116 Huntington Avenue

Boston, Massachusetts 02116

(Address of Principal Executive Offices) (Zip Code)

(617) 375-7500

(Registrant’s telephone number, including area code)

Not Applicable

(Former name or former address, if changed since last report)

 

 

Check the appropriate box below if the Form 8-K filing is intended to simultaneously satisfy the filing obligation of the registrant under any of the following provisions (see General Instruction A.2. below):

 

  ¨ Written communications pursuant to Rule 425 under the Securities Act (17 CFR 230.425)

 

  ¨ Soliciting material pursuant to Rule 14a-12 under the Exchange Act (17 CFR 240.14a-12)

 

  ¨ Pre-commencement communications pursuant to Rule 14d-2(b) under the Exchange Act (17 CFR 240.14d-2(b))

 

  ¨ Pre-commencement communications pursuant to Rule 13e-4(c) under the Exchange Act (17 CFR 240.13e-4(c))

 

 

 


Item 1.01. Entry into a Definitive Material Agreement.

Master Agreement

On February 5, 2015, American Tower Corporation (the “Company”), and Verizon Communications, Inc. (“Verizon”), entered into a Master Agreement (the “Master Agreement”) pursuant to which the Company will have the exclusive right to lease, acquire or otherwise operate and manage up to 11,489 Verizon wireless communications sites (the “Sites”) for $5.056 billion in cash at closing (subject to certain conditions and limited adjustments).

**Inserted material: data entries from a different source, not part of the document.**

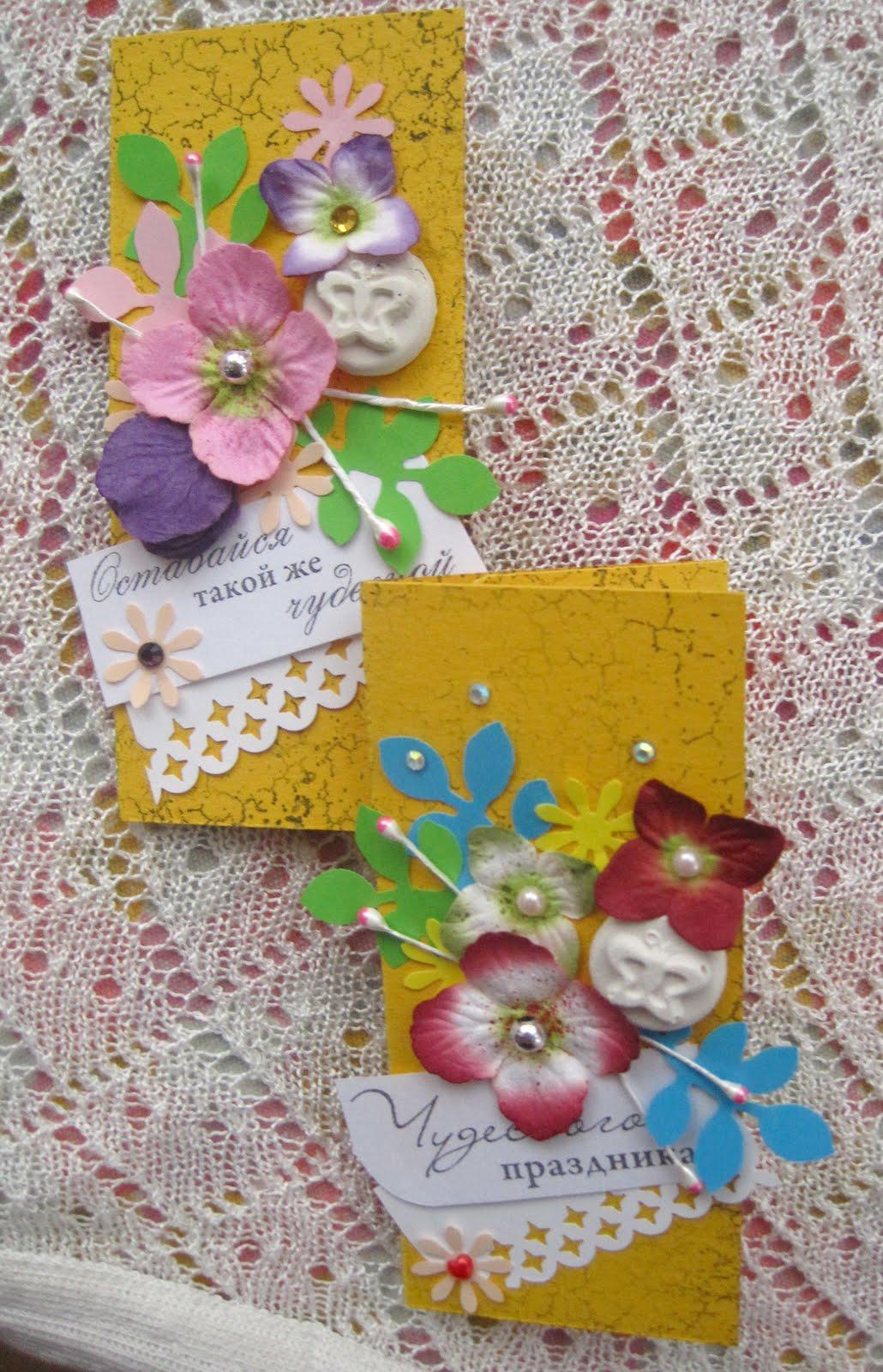 Открытка не день рождения маме - открытка 7660 рубрики 75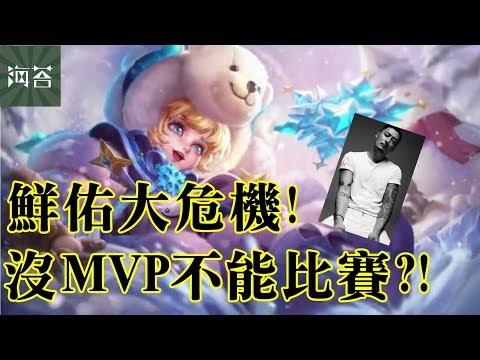 鮮佑大危機沒MVP不能比賽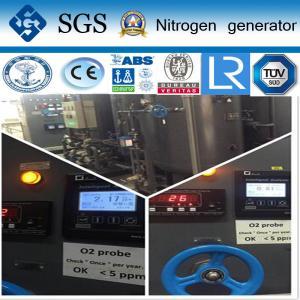 Cheap ASME / CE Carbon Steel PSA Nitrogen Generator High Purity Nitrogen Generator wholesale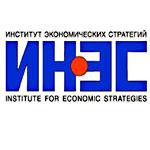 Институт экономических стратегий Отделения общественных наук РАН (ИНЭС ООН РАН)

Under the Master Agreement, Verizon has agreed to, through certain Verizon subsidiaries (the “Verizon Lessors”), lease or sublease approximately 11,324 Sites (the “MPL Sites”), including their interest in the land associated with each Site, the tower at such Site and certain related improvements and tower related assets (the “Included Property” of such Site), to a newly formed subsidiary of the Company (“Tower Operator”). Tower Operator will have the option to purchase the MPL Sites (the “Purchase Options”) at the end of their respective lease or sublease terms under the Master Prepaid Lease for aggregate option payments of up to approximately $5.0 billion, which payments, if the options are exercised, will be due between 2034 and 2047.

In the event the lease or sublease of any MPL Site by the applicable Verizon Lessor to Tower Operator requires notice to or the consent, approval or waiver of, or notice to or filing with (an “Authorization”) any third party and such Authorization is not delivered or obtained (a “Leasing Exception”), the applicable Verizon Lessor will grant the Tower Operator the exclusive right to manage and operate such MPL Site pursuant to the Management Agreement referred to below until such MPL Site is no longer subject to any Leasing Exception and is leased or subleased by such Verizon Lessor to Tower Operator.

Under the Master Agreement, Verizon has further agreed to sell to the Company the Included Property of approximately 165 additional Sites (the “Sale Sites”). The Company’s acquisition of the Sale Sites will be effected pursuant to a contribution and transfer by certain Verizon subsidiaries (the “Verizon Contributors” and, together with Verizon, the “Verizon Parties”) of the Sale Sites and the assignment of the related collocation agreements to newly formed subsidiaries of the Verizon Parties (the “Sale Site Subsidiaries”), and the subsequent sale and transfer of the equity interests in the Sale Site Subsidiaries to the Company or one of its designated affiliates.

In the event that the sale of any Sale Site to the Company or one of its designated affiliates, as described above, requires an Authorization to or of any third party and such Authorization is not delivered or obtained (an “Assignment Exception”), such Sale Site will be retained by the applicable Verizon Parties, and Tower Operator will be granted the exclusive right to manage and operate such Sale Site pursuant to the Management Agreement referred to below until such Sale Site is no longer subject to any Assignment Exception and is transferred to the applicable Sale Site Subsidiary.

Each party’s obligation to close the transactions contemplated by the Master Agreement (the “Transaction”) is subject to customary closing conditions, including (1) the absence of a material adverse effect affecting the other party, and (2) the absence of any order prohibiting the closing and the expiration of all applicable waiting periods, if any, under applicable U.S. antitrust laws.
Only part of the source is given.